BEGIN Document section

In the past few years Tcl has found widespread interest as a
extensible scripting language. Numerous Tcl interfaces for a
variety of C libraries have been created. While most of these language
bindings have been created by hand, others have made use of dedicated
code generators designed for the specific library.

In this paper we present a tool for the automatic generation of Tcl
language bindings for arbitrary C libraries. Moreover, the mapping of
C++ class hierarchies to [incr Tcl] classes will be described.


1. Introduction
---------------

One of the reasons for the recent success of Tcl is its powerful API
to C and C++, which allows the extension of the core language with
commands implemented as C functions. This facility has been used to
create a variety of language bindings for C libraries, ranging from
different 3D graphics libraries (IRIS GL, OpenGL, VOGLE, SIPP) to
several X widget sets, for example Wafe and tclMotif.

While most of this work has been done manually, other bindings, like
Wafe [Neumann 93] have been made with the help of dedicated code
generators, which create the required C code from a simpler
description file.

However, none of these semi-automatic systems is capable of creating
Tcl bindings for C++ class hierarchies. In [Beier 94] Beier describes
a framework for developing C++ class hierarchies in such a way that
Tcl bindings can be created easily. The implementation of these
classes, however, has to be done manually.

In this paper we will present a tool called Itcl++, which can create
Tcl bindings for C libraries automatically from the C header
files. Moreover it can automatically map C++ class hierarchies to
equivalent hierarchies in [incr Tcl], an object-oriented extension of
Tcl [McLennan 93].

END Document section

* **The request**
Transcribe the passage on Tcl language bindings between "One of the reasons" and "description file.", inclusive.

BEGIN Stored rows

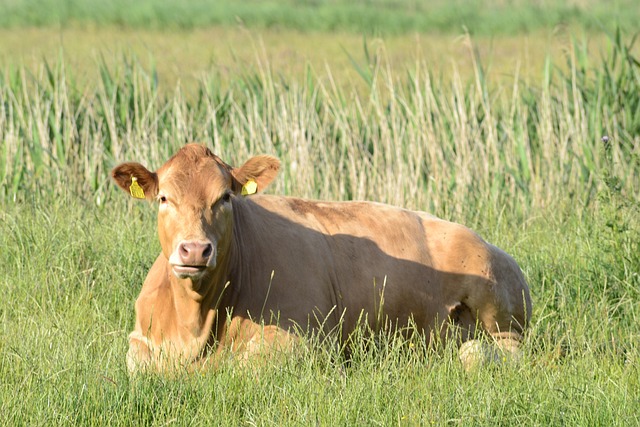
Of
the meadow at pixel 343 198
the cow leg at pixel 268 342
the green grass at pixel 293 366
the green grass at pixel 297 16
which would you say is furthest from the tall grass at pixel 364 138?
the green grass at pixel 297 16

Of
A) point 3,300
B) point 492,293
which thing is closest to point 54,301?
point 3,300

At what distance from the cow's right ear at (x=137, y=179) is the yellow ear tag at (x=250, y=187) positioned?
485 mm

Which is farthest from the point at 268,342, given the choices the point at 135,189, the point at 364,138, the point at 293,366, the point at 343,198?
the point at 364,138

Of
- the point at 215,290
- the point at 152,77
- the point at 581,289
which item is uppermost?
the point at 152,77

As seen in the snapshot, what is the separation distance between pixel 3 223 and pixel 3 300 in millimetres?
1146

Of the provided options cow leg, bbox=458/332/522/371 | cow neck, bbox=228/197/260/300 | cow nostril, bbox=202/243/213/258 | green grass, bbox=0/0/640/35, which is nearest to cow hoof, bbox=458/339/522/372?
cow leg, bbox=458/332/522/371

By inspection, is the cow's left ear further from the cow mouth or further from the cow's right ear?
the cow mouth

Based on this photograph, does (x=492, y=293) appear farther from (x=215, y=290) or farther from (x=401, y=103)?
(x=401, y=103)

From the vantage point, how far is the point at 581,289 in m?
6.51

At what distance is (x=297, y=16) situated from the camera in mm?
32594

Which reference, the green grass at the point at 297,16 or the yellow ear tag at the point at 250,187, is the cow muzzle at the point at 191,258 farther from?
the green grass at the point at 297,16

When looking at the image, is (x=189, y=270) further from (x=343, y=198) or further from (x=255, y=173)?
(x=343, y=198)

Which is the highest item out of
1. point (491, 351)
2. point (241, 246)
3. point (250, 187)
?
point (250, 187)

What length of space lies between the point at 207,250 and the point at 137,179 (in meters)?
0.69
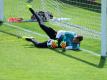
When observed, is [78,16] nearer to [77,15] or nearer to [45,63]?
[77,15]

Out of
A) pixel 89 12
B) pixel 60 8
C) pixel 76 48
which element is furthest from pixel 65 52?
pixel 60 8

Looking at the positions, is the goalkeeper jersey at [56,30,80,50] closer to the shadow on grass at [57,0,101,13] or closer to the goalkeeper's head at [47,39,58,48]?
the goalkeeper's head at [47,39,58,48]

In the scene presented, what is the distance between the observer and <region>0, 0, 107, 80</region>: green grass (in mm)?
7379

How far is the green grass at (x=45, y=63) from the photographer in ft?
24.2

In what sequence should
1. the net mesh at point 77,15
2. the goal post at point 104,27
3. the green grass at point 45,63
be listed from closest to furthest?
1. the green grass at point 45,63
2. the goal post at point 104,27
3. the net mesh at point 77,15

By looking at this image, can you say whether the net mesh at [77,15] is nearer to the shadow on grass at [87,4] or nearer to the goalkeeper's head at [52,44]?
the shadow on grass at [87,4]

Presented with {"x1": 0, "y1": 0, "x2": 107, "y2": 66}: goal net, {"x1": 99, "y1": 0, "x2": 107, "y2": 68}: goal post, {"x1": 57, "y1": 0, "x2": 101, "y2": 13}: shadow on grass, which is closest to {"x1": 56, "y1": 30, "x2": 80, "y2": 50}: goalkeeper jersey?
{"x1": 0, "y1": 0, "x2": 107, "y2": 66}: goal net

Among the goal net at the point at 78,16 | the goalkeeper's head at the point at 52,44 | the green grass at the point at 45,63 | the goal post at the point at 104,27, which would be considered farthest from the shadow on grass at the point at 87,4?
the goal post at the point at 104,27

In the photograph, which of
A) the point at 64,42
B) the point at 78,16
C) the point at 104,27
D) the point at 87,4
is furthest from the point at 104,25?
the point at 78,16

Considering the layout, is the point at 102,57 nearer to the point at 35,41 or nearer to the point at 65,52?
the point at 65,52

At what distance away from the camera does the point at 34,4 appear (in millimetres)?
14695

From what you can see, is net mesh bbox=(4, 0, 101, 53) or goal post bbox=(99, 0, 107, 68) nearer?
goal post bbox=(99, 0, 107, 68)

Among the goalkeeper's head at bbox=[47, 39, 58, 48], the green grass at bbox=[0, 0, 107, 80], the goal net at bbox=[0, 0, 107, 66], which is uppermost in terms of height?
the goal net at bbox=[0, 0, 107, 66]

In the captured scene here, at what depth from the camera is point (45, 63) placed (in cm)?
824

END Stored rows
BEGIN Stored rows

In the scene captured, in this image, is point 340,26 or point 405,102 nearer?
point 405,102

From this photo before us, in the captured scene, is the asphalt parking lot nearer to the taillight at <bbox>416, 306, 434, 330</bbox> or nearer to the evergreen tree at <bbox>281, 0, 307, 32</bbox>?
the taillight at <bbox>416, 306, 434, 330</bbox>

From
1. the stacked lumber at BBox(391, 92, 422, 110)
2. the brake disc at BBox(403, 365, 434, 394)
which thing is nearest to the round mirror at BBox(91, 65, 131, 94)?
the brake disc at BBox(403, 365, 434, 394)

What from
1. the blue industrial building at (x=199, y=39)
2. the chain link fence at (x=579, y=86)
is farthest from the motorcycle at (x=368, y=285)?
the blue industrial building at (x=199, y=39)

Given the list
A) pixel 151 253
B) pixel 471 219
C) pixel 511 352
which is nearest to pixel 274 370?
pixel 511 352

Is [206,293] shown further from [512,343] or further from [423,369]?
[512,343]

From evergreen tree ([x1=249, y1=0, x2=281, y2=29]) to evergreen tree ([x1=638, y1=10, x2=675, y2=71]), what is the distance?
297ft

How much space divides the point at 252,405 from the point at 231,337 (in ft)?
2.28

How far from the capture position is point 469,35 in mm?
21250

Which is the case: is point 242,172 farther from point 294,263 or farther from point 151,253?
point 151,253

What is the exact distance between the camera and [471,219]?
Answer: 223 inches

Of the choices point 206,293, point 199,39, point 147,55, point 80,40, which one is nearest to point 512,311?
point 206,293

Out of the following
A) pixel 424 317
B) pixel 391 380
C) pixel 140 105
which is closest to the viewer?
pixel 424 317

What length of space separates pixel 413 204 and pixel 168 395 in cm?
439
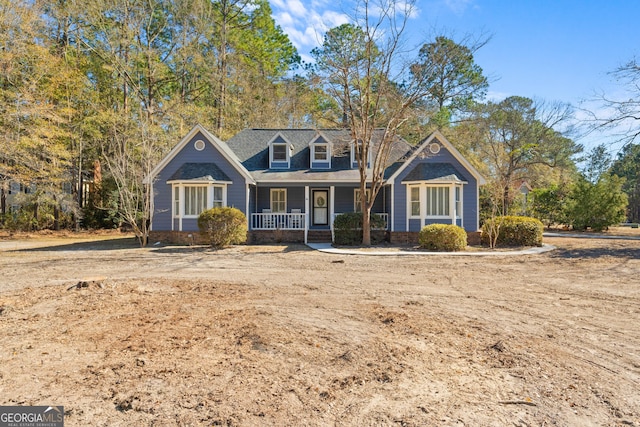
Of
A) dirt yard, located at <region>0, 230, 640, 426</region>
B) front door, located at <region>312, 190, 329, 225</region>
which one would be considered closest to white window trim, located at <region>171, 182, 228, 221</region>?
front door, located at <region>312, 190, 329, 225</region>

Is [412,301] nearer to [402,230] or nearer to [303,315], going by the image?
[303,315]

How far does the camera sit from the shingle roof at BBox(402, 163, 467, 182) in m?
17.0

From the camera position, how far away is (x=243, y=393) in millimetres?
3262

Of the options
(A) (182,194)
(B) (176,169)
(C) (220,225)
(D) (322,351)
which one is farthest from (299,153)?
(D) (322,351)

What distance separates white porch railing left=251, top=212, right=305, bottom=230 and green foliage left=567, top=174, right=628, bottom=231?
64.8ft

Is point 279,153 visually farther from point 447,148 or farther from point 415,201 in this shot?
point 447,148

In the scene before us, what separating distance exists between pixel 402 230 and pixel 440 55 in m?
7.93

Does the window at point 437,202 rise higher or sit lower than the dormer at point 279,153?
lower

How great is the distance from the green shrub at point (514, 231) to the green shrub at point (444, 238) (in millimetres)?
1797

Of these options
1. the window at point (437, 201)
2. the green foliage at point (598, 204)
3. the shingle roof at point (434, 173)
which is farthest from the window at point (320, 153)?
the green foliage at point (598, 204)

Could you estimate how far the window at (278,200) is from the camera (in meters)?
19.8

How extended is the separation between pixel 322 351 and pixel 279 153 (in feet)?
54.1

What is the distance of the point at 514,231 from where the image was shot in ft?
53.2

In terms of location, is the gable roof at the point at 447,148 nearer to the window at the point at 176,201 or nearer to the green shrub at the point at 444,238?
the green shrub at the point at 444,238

END Stored rows

* **Correct output**
One of the reasons for the recent success of Tcl is its powerful API
to C and C++, which allows the extension of the core language with
commands implemented as C functions. This facility has been used to
create a variety of language bindings for C libraries, ranging from
different 3D graphics libraries (IRIS GL, OpenGL, VOGLE, SIPP) to
several X widget sets, for example Wafe and tclMotif.

While most of this work has been done manually, other bindings, like
Wafe [Neumann 93] have been made with the help of dedicated code
generators, which create the required C code from a simpler
description file.